Mas o que fica claro é que num sufrágio que tinha como objectivo a eleição de deputados para o Parlamento Europeu, a campanha foi quase exclusivamente focada nas questões internas do país.
Os partidos, note-se, nenhum foi capaz de explicar aos eleitores a importância destas eleições de 25 de Maio. Tanto a importância que o Parlamento Europeu desempenha no dia-a-dia dos cidadão europeus, assim como o significado da alteração que o Tratado de Lisboa introduziu na escolha do Presidente da Comissão Europeia - é que mesmo que continuem a ser os Governos (Conselho Europeu) a decidir sobre o Presidente da Comissão, o resultado das eleições terá impacto nessa escolha uma vez que tem de ser tomado em consideração no nome a propor. E por isso, as consequências estão à vista: uma enorme abstenção (66,10% em Portugal, a cima da média europeia 56,91%) e um claro crescimento das forças anti-europeias e radicais (à esquerda e à direita!) na Europa.
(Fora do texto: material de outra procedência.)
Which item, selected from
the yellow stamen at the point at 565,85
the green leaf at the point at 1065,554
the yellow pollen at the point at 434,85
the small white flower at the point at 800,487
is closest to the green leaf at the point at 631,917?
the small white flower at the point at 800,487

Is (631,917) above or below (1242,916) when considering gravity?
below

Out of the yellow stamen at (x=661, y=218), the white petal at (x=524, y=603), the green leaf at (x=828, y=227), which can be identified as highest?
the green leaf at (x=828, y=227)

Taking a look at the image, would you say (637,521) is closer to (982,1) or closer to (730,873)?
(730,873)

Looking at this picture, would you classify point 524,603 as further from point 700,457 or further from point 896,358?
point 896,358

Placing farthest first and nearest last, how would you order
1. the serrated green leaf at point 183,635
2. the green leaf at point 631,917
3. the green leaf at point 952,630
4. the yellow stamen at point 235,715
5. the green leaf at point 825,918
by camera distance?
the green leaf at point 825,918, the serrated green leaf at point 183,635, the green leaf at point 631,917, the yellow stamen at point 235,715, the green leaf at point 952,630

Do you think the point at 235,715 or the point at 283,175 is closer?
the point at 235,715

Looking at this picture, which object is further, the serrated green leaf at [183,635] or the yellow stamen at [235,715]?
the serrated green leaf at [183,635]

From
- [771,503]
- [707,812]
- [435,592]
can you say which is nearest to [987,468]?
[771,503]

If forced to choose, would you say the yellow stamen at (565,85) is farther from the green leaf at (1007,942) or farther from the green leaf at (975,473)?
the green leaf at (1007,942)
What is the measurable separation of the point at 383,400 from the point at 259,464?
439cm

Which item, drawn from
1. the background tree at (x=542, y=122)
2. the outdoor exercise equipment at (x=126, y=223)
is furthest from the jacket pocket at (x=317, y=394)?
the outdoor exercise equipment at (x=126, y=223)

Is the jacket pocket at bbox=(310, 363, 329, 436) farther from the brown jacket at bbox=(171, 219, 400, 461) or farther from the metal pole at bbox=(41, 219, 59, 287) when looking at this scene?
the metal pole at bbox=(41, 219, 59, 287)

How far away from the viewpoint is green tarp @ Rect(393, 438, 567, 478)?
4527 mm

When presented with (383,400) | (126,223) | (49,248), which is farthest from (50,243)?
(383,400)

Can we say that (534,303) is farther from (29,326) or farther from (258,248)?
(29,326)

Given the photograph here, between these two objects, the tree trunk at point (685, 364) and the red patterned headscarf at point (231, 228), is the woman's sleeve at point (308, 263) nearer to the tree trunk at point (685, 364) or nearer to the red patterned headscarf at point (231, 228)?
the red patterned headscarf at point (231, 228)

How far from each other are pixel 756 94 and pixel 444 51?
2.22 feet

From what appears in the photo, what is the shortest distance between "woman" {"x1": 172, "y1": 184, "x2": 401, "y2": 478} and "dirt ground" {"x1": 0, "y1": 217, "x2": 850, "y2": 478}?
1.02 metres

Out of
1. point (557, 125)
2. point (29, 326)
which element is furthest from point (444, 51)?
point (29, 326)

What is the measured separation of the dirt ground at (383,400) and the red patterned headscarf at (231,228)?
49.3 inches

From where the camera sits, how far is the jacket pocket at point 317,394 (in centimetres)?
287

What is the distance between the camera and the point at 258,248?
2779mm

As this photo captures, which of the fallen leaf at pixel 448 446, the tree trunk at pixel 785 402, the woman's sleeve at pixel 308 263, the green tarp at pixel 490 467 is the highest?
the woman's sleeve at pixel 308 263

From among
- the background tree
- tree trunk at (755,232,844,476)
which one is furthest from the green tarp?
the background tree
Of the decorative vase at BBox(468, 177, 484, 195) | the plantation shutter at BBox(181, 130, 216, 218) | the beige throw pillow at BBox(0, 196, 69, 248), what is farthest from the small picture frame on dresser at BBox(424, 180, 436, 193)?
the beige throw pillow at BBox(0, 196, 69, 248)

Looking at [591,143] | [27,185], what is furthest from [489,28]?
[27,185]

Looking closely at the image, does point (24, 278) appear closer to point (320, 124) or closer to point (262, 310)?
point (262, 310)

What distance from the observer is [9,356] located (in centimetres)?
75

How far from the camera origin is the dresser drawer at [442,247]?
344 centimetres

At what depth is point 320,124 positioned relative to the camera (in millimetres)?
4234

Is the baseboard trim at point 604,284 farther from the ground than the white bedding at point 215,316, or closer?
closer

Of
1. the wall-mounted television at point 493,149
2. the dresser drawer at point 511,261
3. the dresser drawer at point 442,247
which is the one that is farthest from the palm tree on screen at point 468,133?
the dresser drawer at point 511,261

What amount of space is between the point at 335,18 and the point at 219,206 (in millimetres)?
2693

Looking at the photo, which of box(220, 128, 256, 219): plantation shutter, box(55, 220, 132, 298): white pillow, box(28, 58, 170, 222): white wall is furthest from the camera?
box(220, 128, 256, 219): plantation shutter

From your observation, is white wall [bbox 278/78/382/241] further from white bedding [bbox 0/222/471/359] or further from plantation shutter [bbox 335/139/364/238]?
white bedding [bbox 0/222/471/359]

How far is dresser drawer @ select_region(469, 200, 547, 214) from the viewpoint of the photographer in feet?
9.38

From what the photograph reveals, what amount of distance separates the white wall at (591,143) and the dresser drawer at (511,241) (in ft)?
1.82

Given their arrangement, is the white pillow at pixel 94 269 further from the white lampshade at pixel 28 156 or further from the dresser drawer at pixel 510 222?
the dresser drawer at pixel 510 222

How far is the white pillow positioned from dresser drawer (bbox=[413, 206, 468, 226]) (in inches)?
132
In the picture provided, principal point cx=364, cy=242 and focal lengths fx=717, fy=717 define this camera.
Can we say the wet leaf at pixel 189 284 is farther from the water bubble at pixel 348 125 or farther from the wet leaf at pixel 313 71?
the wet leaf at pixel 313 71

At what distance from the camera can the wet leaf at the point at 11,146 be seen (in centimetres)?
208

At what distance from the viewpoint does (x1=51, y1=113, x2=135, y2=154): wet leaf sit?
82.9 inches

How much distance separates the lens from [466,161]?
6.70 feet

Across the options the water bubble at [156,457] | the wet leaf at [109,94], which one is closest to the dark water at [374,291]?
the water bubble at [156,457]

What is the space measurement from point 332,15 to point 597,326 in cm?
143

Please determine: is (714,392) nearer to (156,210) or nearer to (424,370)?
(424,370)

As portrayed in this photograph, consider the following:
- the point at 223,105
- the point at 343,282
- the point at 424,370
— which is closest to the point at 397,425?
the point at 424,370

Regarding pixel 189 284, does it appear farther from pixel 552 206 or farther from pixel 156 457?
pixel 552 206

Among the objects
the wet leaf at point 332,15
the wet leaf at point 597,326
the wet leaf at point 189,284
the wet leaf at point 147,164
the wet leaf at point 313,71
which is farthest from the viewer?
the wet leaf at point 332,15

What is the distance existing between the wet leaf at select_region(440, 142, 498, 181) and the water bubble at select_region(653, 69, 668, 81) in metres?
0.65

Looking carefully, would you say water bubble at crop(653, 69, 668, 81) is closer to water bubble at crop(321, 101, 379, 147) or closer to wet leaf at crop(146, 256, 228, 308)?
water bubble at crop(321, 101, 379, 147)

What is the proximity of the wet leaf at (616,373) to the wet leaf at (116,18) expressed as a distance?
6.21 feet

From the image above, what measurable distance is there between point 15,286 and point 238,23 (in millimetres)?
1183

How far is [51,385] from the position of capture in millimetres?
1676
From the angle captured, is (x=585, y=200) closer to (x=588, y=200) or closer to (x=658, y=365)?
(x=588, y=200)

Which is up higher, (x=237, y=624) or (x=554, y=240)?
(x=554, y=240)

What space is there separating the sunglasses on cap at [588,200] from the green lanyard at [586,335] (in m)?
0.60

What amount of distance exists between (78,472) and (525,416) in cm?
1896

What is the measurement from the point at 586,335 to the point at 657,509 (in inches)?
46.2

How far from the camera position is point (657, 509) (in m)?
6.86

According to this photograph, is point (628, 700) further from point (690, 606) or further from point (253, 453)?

Mas foi este um problema unicamente português? Não, não foi.
A perspectiva sobre o futuro da Europa está nublada. Mas a do sistema partidário português não augura nada de bom... é que, como escreveu um dia Peter Mair (em Ruling the Void):
«The age of party democracy has passed. Although the parties themselves remain, they have become so disconnected from the wider society, and pursue a form of competition that is so lacking in meaning, that they no longer seem capable of sustaining democracy in its present form.»